Every time I opened my eyes, the room started to spin around me. Eventually, I threw up. Twice. I did start feeling a little less nauseous after that. Even though my temps had dropped, I felt deliriously happy (emphasis on the delirious, I think...!). I must be pregnant!! Why else I would I feel so crappy?? (In recent years, thinking about my symptoms, I have wondered: did I have some kind of a mini-stroke?? Was it some weird hormonal thing going on? Or was it a manifestation of the stress and anxiety I was feeling?) Dh fed me crackers & water and even made a trip to the nearby 24 hour supermarket to get me some apple juice.

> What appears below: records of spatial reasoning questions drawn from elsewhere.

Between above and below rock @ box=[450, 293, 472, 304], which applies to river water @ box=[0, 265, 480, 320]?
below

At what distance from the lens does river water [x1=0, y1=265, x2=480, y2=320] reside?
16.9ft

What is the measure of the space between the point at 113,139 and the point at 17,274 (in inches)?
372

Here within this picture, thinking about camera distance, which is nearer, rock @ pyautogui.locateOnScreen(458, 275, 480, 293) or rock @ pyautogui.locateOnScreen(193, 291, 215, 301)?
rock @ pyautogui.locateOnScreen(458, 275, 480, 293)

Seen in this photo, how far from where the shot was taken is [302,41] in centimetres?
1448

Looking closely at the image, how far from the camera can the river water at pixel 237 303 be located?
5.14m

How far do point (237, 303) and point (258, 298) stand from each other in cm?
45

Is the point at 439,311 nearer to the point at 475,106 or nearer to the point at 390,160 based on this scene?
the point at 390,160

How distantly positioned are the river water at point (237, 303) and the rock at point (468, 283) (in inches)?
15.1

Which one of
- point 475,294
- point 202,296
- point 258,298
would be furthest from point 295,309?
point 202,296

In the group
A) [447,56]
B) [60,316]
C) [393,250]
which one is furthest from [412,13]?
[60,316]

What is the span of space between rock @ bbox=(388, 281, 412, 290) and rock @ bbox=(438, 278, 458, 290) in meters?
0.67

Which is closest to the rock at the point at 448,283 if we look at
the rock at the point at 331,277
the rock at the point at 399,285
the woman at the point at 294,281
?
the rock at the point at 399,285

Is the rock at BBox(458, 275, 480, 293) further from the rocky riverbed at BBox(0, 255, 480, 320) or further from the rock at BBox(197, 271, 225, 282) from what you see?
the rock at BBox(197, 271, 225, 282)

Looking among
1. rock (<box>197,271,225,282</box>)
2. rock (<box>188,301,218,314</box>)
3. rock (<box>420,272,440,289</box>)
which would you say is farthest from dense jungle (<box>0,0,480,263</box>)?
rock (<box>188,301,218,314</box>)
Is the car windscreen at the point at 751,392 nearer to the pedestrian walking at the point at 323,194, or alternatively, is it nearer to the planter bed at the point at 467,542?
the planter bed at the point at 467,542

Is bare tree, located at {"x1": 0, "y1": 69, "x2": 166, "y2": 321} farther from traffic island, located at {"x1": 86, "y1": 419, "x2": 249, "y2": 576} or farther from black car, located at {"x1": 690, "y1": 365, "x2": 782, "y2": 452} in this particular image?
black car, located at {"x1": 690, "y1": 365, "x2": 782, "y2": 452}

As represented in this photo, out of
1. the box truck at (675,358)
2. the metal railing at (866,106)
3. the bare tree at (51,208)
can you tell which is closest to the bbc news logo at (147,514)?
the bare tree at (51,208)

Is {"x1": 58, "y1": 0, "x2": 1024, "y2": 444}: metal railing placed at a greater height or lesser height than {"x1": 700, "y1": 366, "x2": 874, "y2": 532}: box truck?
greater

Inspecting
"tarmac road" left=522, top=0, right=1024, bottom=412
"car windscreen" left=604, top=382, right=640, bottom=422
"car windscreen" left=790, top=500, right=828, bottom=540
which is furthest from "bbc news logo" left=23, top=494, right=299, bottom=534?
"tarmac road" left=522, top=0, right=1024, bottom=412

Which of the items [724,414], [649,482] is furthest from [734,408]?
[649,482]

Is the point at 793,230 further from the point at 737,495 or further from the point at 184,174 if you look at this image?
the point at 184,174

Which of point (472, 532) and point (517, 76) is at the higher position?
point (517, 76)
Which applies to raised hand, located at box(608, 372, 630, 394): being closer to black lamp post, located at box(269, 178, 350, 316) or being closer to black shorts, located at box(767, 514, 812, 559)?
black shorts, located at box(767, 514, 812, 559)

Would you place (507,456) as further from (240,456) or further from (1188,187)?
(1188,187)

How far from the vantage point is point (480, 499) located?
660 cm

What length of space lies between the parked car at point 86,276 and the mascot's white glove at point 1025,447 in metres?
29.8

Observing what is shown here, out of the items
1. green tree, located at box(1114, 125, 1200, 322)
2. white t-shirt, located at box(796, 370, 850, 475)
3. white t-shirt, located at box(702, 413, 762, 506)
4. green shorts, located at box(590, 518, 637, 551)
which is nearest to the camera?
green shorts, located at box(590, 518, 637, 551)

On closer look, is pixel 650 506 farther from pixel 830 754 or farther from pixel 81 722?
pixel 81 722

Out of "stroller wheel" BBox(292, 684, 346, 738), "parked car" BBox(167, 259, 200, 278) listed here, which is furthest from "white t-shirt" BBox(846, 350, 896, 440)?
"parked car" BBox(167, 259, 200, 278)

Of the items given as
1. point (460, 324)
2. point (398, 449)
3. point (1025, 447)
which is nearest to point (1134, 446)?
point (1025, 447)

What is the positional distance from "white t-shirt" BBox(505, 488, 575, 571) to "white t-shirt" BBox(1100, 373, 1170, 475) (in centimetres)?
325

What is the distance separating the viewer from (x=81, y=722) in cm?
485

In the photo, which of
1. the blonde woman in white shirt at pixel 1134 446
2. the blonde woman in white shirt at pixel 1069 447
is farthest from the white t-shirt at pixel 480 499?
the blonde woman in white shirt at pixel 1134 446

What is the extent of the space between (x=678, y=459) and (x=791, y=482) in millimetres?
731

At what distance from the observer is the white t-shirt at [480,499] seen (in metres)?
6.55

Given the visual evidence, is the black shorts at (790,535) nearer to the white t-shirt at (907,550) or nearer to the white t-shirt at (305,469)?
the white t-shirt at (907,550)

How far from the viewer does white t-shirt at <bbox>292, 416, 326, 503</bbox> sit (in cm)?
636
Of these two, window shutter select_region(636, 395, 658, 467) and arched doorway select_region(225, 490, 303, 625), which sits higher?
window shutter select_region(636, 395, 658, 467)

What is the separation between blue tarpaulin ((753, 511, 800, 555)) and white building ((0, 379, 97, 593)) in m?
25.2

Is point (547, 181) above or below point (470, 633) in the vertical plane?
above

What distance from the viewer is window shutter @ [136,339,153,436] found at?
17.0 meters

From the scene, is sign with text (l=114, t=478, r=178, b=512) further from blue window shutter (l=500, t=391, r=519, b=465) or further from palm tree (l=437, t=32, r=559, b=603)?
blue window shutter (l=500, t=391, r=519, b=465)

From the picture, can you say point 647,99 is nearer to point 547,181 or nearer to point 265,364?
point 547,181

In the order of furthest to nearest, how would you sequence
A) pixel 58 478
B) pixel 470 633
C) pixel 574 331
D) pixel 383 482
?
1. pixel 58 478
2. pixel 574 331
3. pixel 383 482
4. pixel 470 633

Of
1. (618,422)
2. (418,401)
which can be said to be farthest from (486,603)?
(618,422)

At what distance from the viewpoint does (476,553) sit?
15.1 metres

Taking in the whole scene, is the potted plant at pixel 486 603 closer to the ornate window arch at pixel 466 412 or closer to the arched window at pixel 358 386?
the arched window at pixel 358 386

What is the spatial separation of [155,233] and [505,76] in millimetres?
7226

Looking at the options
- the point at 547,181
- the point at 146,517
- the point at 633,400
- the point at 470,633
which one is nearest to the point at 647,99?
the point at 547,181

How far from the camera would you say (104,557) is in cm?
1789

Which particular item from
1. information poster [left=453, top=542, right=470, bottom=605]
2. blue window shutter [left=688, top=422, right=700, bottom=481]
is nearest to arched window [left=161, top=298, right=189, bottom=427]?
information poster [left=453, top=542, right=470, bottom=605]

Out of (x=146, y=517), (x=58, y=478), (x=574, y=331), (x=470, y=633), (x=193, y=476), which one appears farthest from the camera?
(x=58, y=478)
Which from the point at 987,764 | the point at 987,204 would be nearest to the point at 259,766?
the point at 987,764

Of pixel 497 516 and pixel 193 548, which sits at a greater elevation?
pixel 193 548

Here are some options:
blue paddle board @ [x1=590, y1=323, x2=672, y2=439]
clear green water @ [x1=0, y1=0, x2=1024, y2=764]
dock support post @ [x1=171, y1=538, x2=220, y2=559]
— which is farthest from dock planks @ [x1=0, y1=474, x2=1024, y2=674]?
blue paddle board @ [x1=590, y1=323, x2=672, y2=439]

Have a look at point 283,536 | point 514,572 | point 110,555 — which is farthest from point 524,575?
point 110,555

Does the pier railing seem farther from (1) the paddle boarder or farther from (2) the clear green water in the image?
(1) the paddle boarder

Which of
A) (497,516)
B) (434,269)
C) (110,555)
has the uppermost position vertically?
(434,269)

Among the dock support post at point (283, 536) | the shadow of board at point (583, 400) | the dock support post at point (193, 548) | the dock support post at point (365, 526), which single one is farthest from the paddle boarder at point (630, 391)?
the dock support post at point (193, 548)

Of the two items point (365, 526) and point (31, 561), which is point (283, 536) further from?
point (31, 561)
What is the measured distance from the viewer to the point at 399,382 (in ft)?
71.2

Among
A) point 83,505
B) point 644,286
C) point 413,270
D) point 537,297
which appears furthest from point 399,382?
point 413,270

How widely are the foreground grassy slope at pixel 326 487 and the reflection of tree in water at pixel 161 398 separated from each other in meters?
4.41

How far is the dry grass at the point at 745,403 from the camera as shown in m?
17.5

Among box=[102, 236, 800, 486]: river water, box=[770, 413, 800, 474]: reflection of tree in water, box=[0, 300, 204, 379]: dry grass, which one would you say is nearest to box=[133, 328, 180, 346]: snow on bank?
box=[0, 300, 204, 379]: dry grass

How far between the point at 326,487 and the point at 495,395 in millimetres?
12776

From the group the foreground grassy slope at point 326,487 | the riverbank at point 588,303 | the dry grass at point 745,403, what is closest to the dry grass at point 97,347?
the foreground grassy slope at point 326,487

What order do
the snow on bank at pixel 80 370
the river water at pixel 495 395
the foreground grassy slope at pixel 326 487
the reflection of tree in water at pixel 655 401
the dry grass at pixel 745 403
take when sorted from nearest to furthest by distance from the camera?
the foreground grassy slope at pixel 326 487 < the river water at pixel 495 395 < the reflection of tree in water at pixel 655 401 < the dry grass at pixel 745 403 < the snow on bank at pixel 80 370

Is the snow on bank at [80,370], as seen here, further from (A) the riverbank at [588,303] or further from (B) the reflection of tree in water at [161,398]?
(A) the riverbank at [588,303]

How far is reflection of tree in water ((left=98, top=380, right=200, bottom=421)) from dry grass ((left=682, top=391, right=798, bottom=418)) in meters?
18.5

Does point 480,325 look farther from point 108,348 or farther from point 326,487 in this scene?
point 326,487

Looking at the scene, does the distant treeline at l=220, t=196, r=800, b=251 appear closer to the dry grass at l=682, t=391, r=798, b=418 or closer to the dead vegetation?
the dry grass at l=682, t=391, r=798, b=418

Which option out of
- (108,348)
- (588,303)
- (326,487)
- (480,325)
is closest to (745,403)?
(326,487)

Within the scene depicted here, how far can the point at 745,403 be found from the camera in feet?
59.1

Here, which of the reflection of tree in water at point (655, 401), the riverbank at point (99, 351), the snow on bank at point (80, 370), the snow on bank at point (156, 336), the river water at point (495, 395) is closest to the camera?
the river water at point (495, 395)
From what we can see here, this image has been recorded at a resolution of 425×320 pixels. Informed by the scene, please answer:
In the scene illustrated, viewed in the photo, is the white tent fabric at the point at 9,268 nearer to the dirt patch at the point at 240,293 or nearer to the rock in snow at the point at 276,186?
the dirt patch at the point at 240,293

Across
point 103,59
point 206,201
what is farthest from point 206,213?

I had already missed a lot of work recently. I didn't want to call in sick, so I called my boss & left a message saying we'd had a late start & would be in later. (I told you I was delirious...) I decided not to call Dr. RE, because I knew he would tell me to come into the office later that morning or the next, and I just didn't think I could haul myself in to work AND up to his office feeling the way I did.
Somehow, by shortly after 7, I managed to drag myself out of bed and into the shower. Thankfully, it was casual Friday at work. I put on a pair of drawstring capris and one of dh's polo shirts but didn't put in my contacts or apply any makeup. We made the 9 a.m. train into the city, and I arrived at the office around 10 a.m. By the end of the day, I was exhausted, albeit tired & with a dull headache.
Saturday morning, I felt much better.
Later that night, though, I started spotting again. It continued the next morning, and by the afternoon, it was in full flow.
I called the office and was told to come in the next morning for bloodwork & ultrasound.
I crawled into bed that night, turned out the lights, & proceeded to bawl my eyes out.